1) A – ds-DNA in lupus is associated with disease activity (increased in active ongoing lupus nephritis)
2) C – HSP is associated with IgA deposition in mesangium. Note the fleeting type of symptoms, which is classic for HSP a) Intermittent abdominal pain
b) Migratory polyarthritis
c) Waxing and Waning palpable purpuric rash
IgA nephropathy is a primary renal disease secondary to under galactosylated IgA and subsequent IgG orIgA1 antibody against the abnormal IgA with deposition of antigen + antibody complex in the mesangium. HSP is a systemic vasculitis !
3) B – MPO ANCA vasculitis with GPA presentation! Given the RPGN picture, cytoxan and glucocoticoids is the right answer. However, if this question is framed as a very mild case of MPO ANCA associated GPA, rituximab with glucocorticoids is the answer.(RITUXVAS)

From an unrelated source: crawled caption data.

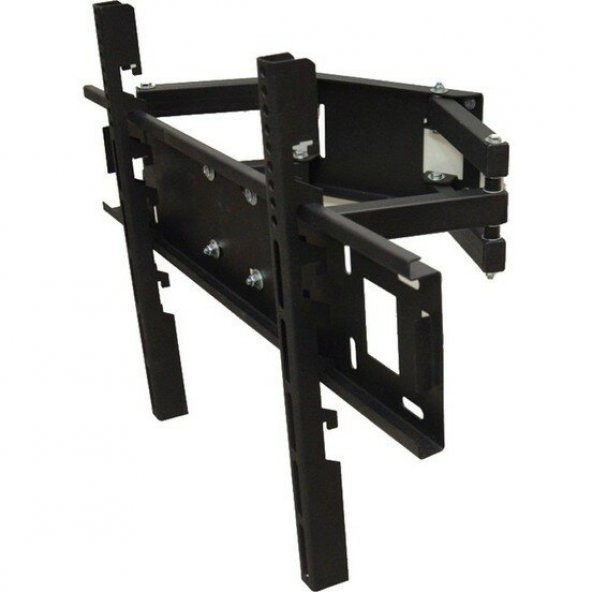 Tayfun 55 İnç 139 140 cm Televizyon Hareketli Duvar Askı Apart - Resim 2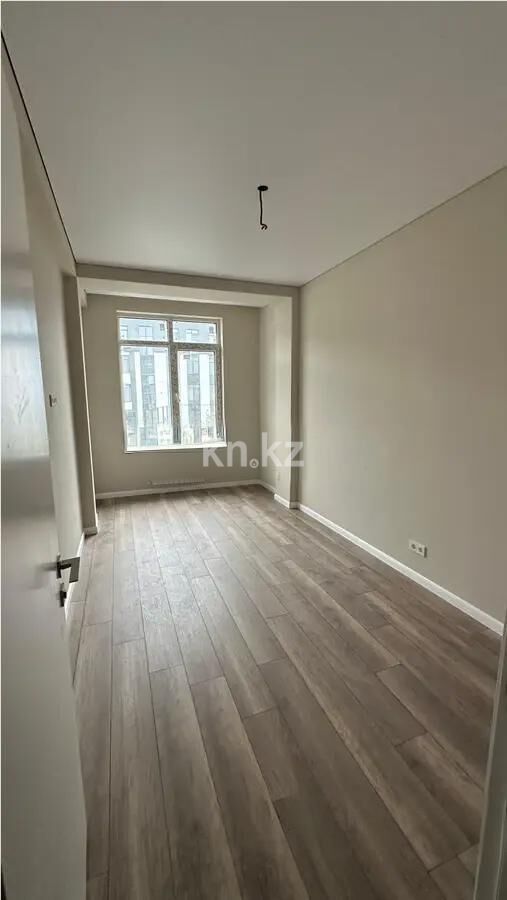 Продажа 1-комнатной квартиры, 43 м² - Продажа квартир от собственников в Алматы - страница 3 фото 1 из 3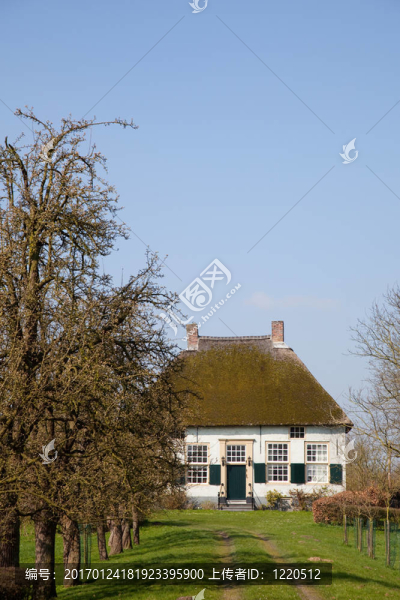 Dutch景觀農(nóng)莊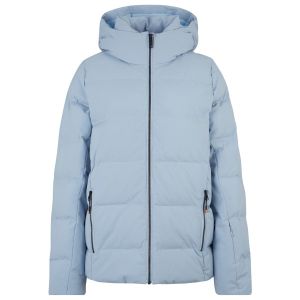 Prezzi Ziener women\'s trava giacca da sci donna (42, grigio)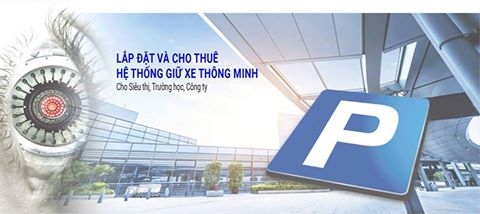 E PARKING – Giải Pháp Tối Ưu Cho Các Hệ Thống Giữ Xe Quy Mô Lớn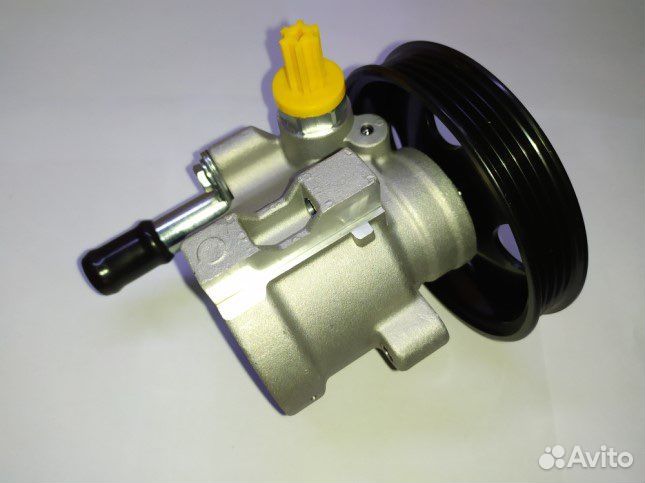 Насос гур Daewoo Gentra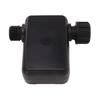 Bluetooth Water Timer Adjustable IP55 Waterproof Smart G3/4 Sprinkler Timer for Garden Greenhouse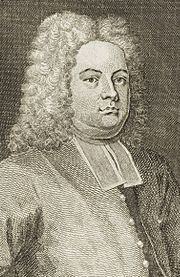 George Berkeley porträtt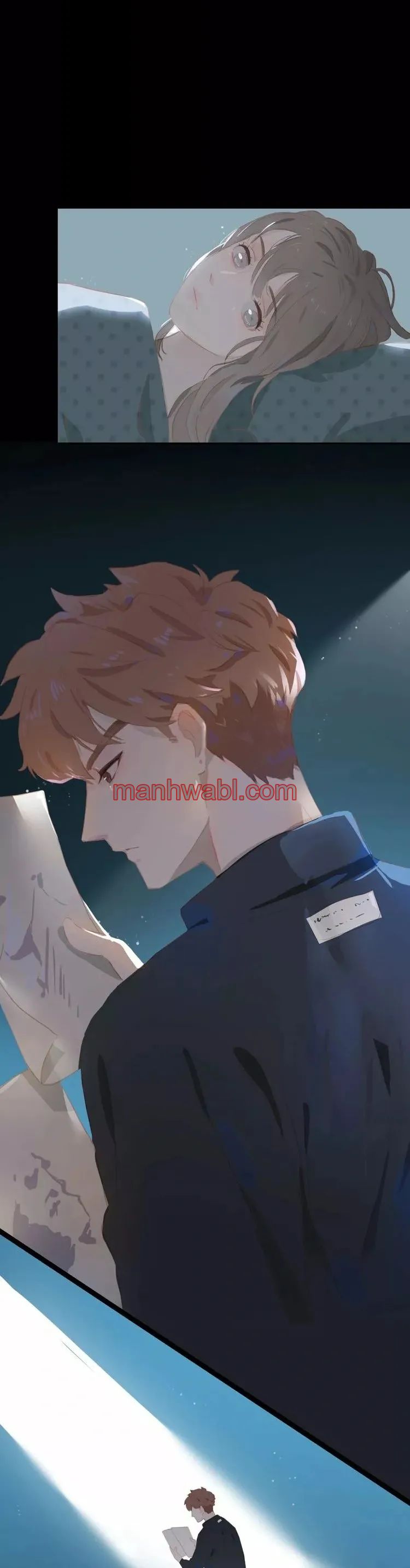 Días de Juventud - Capítulo 15_3 manhwa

4) C – APSGN. Low C3 and normal C4 indicated alternate complement pathway activation(strep infection classically leads to alternate complement activation). You dont expect C1q, C4 in the biopsy !
5) A – Anti-GBM disease
6) D -C3 glomerulopathy. Uninhibited alternate complement pathway activation by the deficiency of complement regulatory factors! In this case factor H related proteins!